Это она, в общем, поняла, ей показалось, что у нее есть опыт в продлении радости, ведь именно поэтому она сменила повязку Анастасии, но Ада, и вправду, не умела писать, да и никакой радости сестра Евдокия не обнаружила в нарисованной там же руке — труба как труба, только с тремя торчащими из нее беспомощными пальцами. Похоже на щупальца, подумала сестра Евдокия, и ее сердце снова сжалось — как всегда, когда ей предстояло сделать что-то совсем неотложное. Взглянув на рисунок еще раз, она заметила, что ногти на пальцах подстрижены неровно, ужасно грустный рисунок, подумала она и, не выдержав, отложила его в сторону, взяв следующий, очень тщательно выполненный — камень, со всеми четко прорисованными углублениями и гранями, в глубине — линия, вероятно, горизонт, потому что на среднем плане, штрихами — набегающие волны, а над горизонтом, полукругом, надпись:
когда слишком долго идет дождь, тоска по радуге обостряется…

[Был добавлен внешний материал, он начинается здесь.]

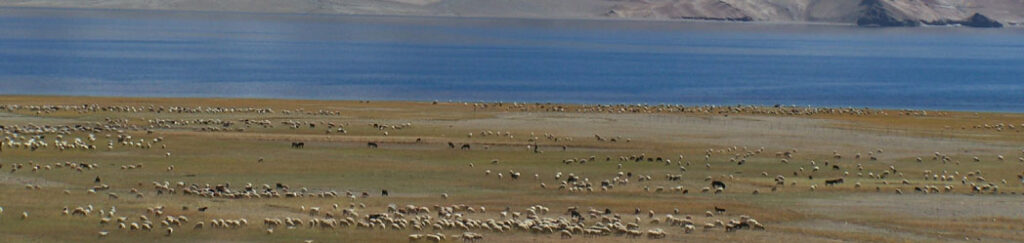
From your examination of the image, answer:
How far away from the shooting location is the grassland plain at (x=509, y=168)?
2897cm

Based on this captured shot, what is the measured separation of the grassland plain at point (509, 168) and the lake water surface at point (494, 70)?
17840 millimetres

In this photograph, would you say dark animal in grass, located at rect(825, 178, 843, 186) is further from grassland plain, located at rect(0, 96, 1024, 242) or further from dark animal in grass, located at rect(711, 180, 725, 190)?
dark animal in grass, located at rect(711, 180, 725, 190)

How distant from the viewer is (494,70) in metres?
110

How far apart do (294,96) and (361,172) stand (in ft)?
124

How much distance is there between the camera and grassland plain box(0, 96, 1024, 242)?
2897cm

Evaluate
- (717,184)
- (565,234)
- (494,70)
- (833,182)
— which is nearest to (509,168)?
(717,184)

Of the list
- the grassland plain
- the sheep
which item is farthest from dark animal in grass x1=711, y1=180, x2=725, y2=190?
the sheep

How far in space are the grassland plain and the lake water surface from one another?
17.8 meters

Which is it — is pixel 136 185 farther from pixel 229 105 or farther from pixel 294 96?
pixel 294 96

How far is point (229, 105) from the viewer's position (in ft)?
203

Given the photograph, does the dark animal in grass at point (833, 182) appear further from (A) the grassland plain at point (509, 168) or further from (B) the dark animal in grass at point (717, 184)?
(B) the dark animal in grass at point (717, 184)

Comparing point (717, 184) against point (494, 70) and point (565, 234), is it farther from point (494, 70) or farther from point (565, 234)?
point (494, 70)

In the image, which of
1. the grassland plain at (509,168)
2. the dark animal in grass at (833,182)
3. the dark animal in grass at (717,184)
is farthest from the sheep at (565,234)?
the dark animal in grass at (833,182)

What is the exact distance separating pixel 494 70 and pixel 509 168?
71.3m
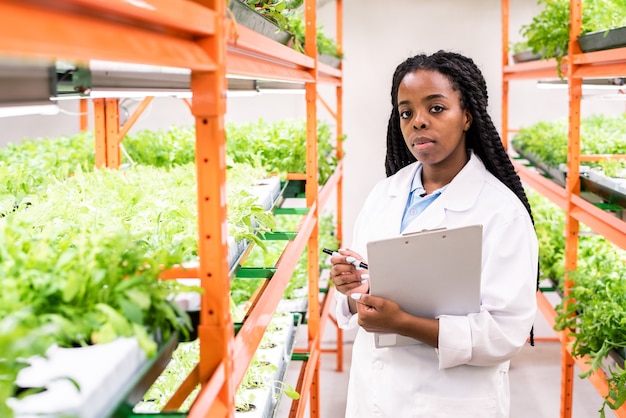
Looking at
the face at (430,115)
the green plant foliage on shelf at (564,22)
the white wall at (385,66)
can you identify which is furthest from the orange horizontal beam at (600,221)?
the white wall at (385,66)

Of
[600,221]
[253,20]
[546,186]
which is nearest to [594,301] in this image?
[600,221]

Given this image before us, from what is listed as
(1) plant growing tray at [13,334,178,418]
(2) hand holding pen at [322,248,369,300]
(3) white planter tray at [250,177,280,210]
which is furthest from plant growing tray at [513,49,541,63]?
(1) plant growing tray at [13,334,178,418]

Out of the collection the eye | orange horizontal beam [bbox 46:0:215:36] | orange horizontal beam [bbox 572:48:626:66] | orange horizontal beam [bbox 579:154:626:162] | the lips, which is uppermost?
orange horizontal beam [bbox 572:48:626:66]

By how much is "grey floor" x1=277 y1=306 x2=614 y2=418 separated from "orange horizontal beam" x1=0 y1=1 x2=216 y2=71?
431 cm

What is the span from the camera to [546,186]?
187 inches

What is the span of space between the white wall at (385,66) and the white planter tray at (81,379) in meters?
6.55

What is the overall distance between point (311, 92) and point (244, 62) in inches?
74.1

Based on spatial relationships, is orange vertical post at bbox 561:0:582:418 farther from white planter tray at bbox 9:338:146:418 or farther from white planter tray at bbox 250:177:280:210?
white planter tray at bbox 9:338:146:418

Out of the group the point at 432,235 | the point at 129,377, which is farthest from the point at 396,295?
the point at 129,377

слова образовывали дугу, а прямо под нею, вместо облака, плыла собака. Этого сестра Евдокия не поняла, с какой стати собака, плывущая в небе? Но и этот рисунок ее расстроил, что-то в нем было ужасно одинокое, на этот камень села Анастасия, подумала она, но ничего подобного в рисунке не было. И поняв, что сама вдруг начала выдумывать, неосознанно воображать ужасно одинокие вещи, сестра Евдокия запуталась окончательно.